Hamon: The hamon is generally wide and is inclined to be nioi deki consisting of uneven nie. When it is o-midare, notare-midare, or gunome-midare, there will always be at least one area of togari-ba. If it is a wide suguba, the edge of the hamon (nioi-guchi) will be very distinct. Tsuguhiro (継廣) was known for mostly doing a hoso-suguba (wide suguba) hamon. He did, however, produce occasional gunome-midare hamon.
Bôshi: Komaru–togari (pointed) with a long kaeri (turn-back) will be the most common. Occasionally one will find muneyaki.
Horimono: Engravings will often be found on sunnobi tantô some of which will be ranma sukashi (pierced carving). Also on katana and wakizashi one will find bo-hi, kenmaki-ryu, fudo, and bonji. All carvings will be skillfully done. I could not find any direct references to it, but I strongly suspect that the famous Echizen Kinai carvers were often employed to do these carvings. We know that they worked for the Yasutsugu smiths of the Echizen Shimosaka lineage so this is a logical conclusion.
Nakago: Generally, the same as the Echizen Yasutsugu school. The nakago will be a little short, ending in kuri-jiri or kengyo. The yasuri-mei are generally kiri or katte sagari.

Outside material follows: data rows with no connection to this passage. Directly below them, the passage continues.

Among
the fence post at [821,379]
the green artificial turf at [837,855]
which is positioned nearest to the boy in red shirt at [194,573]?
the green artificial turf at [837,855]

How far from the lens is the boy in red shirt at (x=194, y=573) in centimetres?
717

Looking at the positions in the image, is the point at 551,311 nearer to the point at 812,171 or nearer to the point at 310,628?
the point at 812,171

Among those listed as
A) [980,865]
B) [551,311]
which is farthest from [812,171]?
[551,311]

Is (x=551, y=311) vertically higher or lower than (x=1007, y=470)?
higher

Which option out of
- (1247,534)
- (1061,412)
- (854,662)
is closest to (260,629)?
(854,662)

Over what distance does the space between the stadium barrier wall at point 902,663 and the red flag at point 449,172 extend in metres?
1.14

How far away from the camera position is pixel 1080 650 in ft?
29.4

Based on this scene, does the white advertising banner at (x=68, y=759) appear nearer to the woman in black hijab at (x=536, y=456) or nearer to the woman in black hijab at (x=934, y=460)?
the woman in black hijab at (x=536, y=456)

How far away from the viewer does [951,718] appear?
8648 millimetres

Mei: ECHIZEN (no) KUNI SHIMOSAKA TSUGUHIRO: 越前守下坂継廣
ÔMI (no) KAMI SHIMOSAKA TSUGUHIRO on the ura, ECHIZEN JÛ：近江守継廣……..越前住
ÔMI (no) KAMI FUJIWARA TSUGUHIRO: 近江守藤原継廣
TSUGUHIRO SAKU: 継廣作
The blade presented here is a wonderful example of his work. It has a nagasa (length) of 27.96 inches or 71 cm. The moto-haba (width at the hamachi) is 1.26 inches or 3.19 cm. This is a wide blade. The kissaki -haba (width at the point) is 0.84 inches or 2.13 cm. The kasane (thickness) of the blade is 0.30 inches or 0.75 cm. Finally the sori (curvature) is torii sorimeasuringo.54 inches or 1.38 cm. This is a bit of a departure from his usual Kanbun Shintô shape indicating that it might be one of his later blades. Also this blade has horimono in the form of grooves carved on the blade. There is a combination of bo-hi (large groove) and soe-hi (small groove) on both sides of the blade.

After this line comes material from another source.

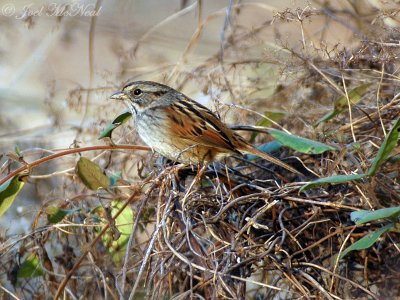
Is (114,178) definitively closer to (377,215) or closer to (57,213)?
(57,213)

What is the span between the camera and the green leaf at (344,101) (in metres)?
3.23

The hamon is a hoso-suguha (wide straight temper line) that becomes slightly notare (undulating) in the monouchi area near the point. It is nioi deki with areas of nie floating on the temper line and becoming profuse ji-nie in the monouchi area. The Boshi has a ko-maru turnback with a short kaeri. The jihada is a very beautiful itame with a few areas of ko-mokume. The nakago is ubu with one mekugi-ana. The omote (front) is signed simply, Tsuguhiro Saku (継廣作).
The reverse has a cutting test inlaid in gold. It states: Futatsudô Otoshi Tomita Ya Ichi Saemon Jô Shigetsuna (Kao) Enpo Gosai Hinoto Mi Ju-gatsu Muika. This means, On the 6th of October in 1748 (year of the snake), Saemon Jo Shigetsuna cut through two bodies in one stroke.

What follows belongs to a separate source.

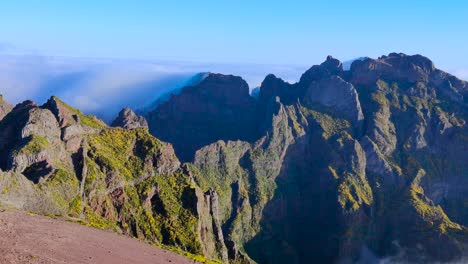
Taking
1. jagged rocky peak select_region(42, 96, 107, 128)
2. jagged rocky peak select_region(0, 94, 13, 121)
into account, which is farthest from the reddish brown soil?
jagged rocky peak select_region(0, 94, 13, 121)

The signature and the cutting test are certified as genuine by the NBTHK in Japan who have awarded this sword Tokubetsu Hozon papers (Especially worthy of preservation). Blades with certified gold inlay cutting tests are becoming very rare and difficult to find.
This blade comes in an older set of Edo period koshirae. These mounts do not have the usual soft metal flashy kodogu that one usually finds on mounts of the Edo period. Rather they have a serious and utilitarian feel to the iron fuchi, kashira, and menuki that are contained by a somber dark ito (handle wrap). These are the mounts of a serious Samurai who valued function over glitz.
All in all, this is one of the, if not the, most beautiful examples of Tsuguhiro’s work that I have ever come across and a great piece of Samurai history.